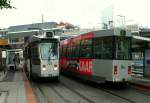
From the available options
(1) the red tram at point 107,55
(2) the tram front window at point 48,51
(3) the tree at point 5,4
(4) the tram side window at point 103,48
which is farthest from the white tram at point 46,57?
(3) the tree at point 5,4

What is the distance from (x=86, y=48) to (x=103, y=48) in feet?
8.12

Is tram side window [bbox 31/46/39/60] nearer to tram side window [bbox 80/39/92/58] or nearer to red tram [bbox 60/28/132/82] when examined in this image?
tram side window [bbox 80/39/92/58]

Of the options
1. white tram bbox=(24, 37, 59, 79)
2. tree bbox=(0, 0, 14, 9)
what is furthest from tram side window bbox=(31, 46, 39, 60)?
tree bbox=(0, 0, 14, 9)

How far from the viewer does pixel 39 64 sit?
23.4 metres

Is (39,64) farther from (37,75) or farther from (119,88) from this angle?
(119,88)

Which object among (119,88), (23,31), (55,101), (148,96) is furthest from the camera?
(23,31)

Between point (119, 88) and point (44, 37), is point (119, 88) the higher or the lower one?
the lower one

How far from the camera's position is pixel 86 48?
21766mm

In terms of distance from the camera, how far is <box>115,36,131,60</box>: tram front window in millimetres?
18891

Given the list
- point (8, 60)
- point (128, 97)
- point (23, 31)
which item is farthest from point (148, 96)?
point (23, 31)

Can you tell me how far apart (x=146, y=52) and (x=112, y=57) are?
15.2ft

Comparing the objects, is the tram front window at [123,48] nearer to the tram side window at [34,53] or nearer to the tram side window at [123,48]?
the tram side window at [123,48]

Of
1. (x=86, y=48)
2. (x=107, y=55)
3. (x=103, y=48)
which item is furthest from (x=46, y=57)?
(x=107, y=55)

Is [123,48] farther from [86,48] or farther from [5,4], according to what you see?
[5,4]
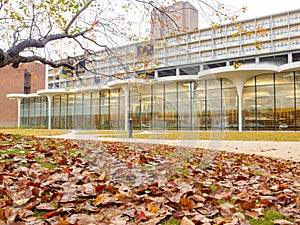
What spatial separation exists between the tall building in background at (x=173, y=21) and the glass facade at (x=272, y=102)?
19.5 m

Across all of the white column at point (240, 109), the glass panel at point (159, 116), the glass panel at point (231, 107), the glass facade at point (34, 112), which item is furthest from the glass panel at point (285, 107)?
the glass facade at point (34, 112)

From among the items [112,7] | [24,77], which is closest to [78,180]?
[112,7]

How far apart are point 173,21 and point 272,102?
20.4 m

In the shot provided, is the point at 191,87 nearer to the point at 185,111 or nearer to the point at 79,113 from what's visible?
the point at 185,111

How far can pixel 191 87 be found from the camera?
20.4 feet

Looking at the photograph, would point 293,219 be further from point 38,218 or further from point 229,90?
point 229,90

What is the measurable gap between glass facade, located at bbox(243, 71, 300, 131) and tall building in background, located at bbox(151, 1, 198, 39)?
19.5 metres

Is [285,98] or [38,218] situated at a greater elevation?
[285,98]

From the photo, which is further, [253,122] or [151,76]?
[253,122]

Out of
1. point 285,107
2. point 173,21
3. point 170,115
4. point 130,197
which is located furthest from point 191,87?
point 285,107

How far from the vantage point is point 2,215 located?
5.30 feet

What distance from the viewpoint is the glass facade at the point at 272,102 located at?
2208 cm

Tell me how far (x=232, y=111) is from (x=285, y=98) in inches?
183

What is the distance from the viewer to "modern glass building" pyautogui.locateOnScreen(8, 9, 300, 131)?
436 cm
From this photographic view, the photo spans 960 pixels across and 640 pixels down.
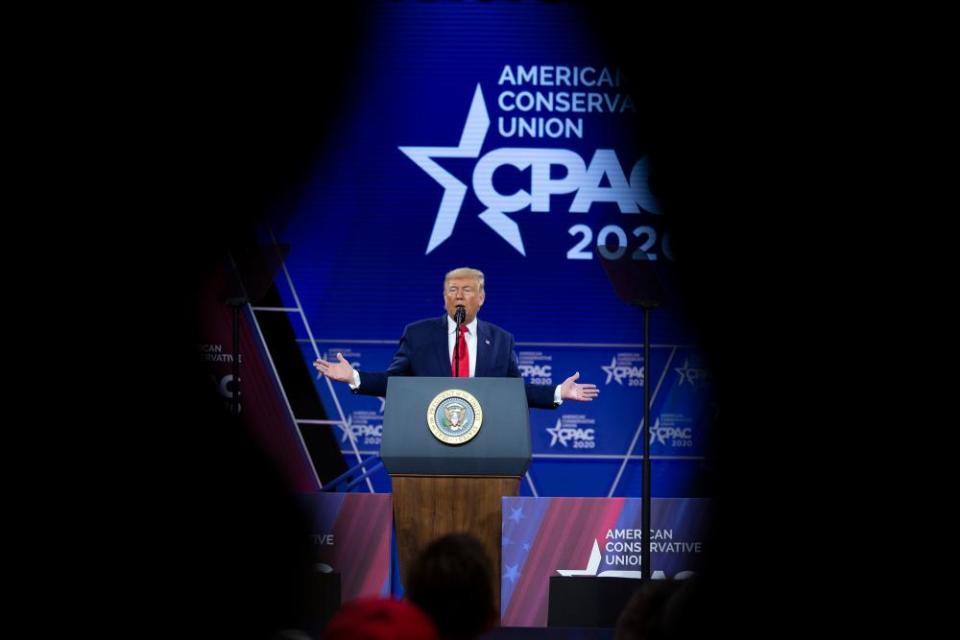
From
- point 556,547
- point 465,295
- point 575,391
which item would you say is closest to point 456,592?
point 556,547

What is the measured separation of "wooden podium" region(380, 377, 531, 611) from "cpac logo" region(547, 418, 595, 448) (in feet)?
8.18

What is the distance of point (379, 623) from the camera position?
1.55 meters

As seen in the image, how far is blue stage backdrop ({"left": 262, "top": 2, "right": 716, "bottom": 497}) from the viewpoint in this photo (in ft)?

------------------------------------------------------------------------

> _YOUR GOAL_
Everything from the line containing "What is the distance from the" to the last line of the listing above must be reproduced exactly, with no pictures included.

> _ANSWER TO THE TASK_
What is the distance from the viewer to "modern glass building" pyautogui.locateOnScreen(8, 9, 300, 131)?
436 cm
From this photographic view, the photo spans 960 pixels across and 640 pixels down.
From
- point 556,547
- point 465,295
- point 575,391
which item would you say is closest to point 456,592?
point 556,547

What is the measured separation of "wooden podium" region(380, 377, 531, 611) from "cpac logo" region(547, 418, 595, 448) (in feet)?
8.18

What is the distance of point (379, 623) from the camera position?
1.55 meters

As seen in the image, how far is blue stage backdrop ({"left": 262, "top": 2, "right": 716, "bottom": 497}) from the viewpoint in this photo (in ft)?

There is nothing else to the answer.